=== Teks Bacaan ===
KONTAN.CO.ID – JAKARTA. Kementerian Energi dan Sumber Daya Mineral (ESDM) mencatat Indonesia merupakan negara produsen biofuel terbesar ketiga di dunia setelah Amerika Serikat dan Brasil.
Sedikit informasi, biofuel adalah sebagai bahan bakar nabati (BBN). Bahan bakar ini berasal dari materi yang berasal dari tumbuhan dan hewan, namun lebih cenderung dari tumbuhan. Saat ini Indonesia telah memproduksi BBN dalam bentuk biodiesel dari sawit dan baru-baru ini memproduksi bioetanol dari tebu.
Data yang dikemukakan BP Statistical Review of World Energy 2022 menunjukkan Amerika Serikat menjadi negara terbesar di dunia yang memproduksi biofuel dengan produksi 643.000 barel setara minyak per hari (barel oil equivalent per day/BOEPD) di 2021. Kemudian diikuti Brazil sebesar 376.000 BOEPD.
Dirjen Energi Baru Terbarukan dan Konservasi Energi (EBTKE) Kementerian ESDM Yudo Dwinanda Priaadi menyampaikan, Indonesia memproduksi biofuel sebesar 174.000 BOEPD di 2021.
Produksi biofuel Indonesia lebih tinggi dibandingkan Thailand yang memproduksi 51.000 BOEPD.
“Sebagai anggota ASEAN, kami sadar potensi biofuel ini dalam upaya dekarbonisasi sistem energi. Melihat ini 5 negara sejatinya telah melaksanakan pencampuran bahan bakar nabati ini,” ujarnya di Westin Jakarta, Rabu (2/8).
Kelima negara itu ialah, Indonesia, Malaysia, Thailand, Filipina, dan Vietanam.
===
Petunjuk Latihan
Menurut teks bacaan, berapa banyak biofuel yang diproduksi Indonesia pada tahun 2021? Bahan yang disediakan tidak berperan dalam latihan ini.
=== Bahan yang Disediakan ===
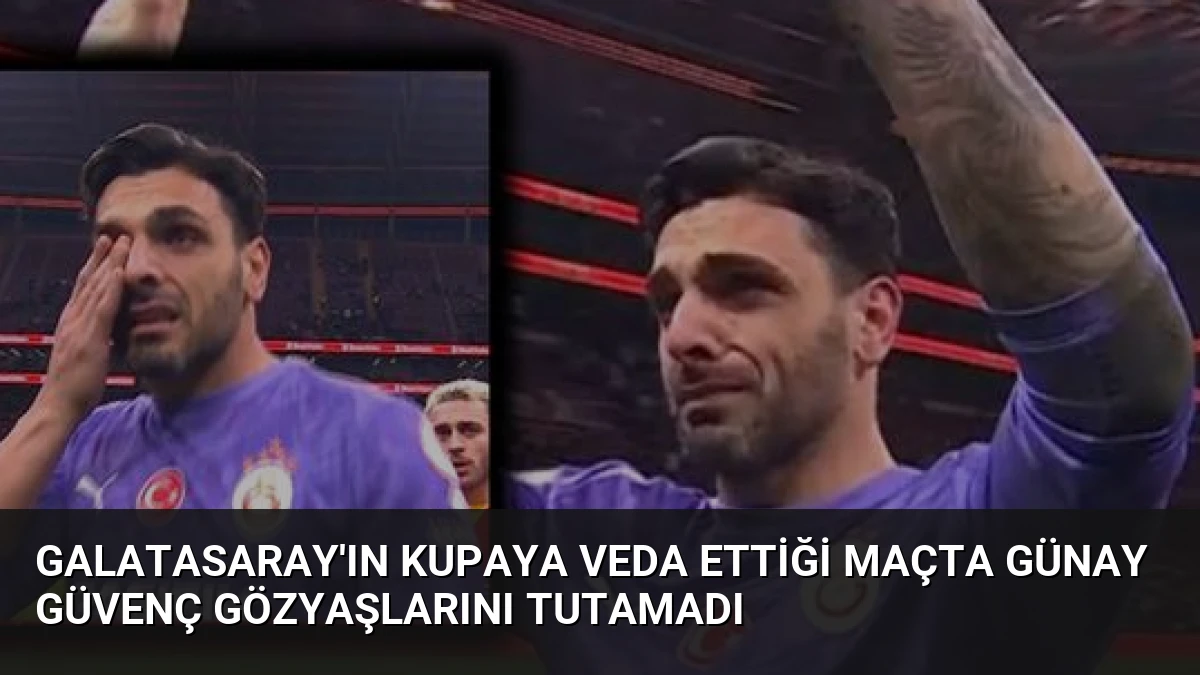 Galatasaray’ın Kupaya Veda Ettiği Maçta Günay Güvenç Gözyaşlarını Tutamadı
===
Tempat Jawaban
Indonesia memproduksi biofuel sebesar 174.000 barel setara minyak per hari (BOEPD) pada tahun 2021.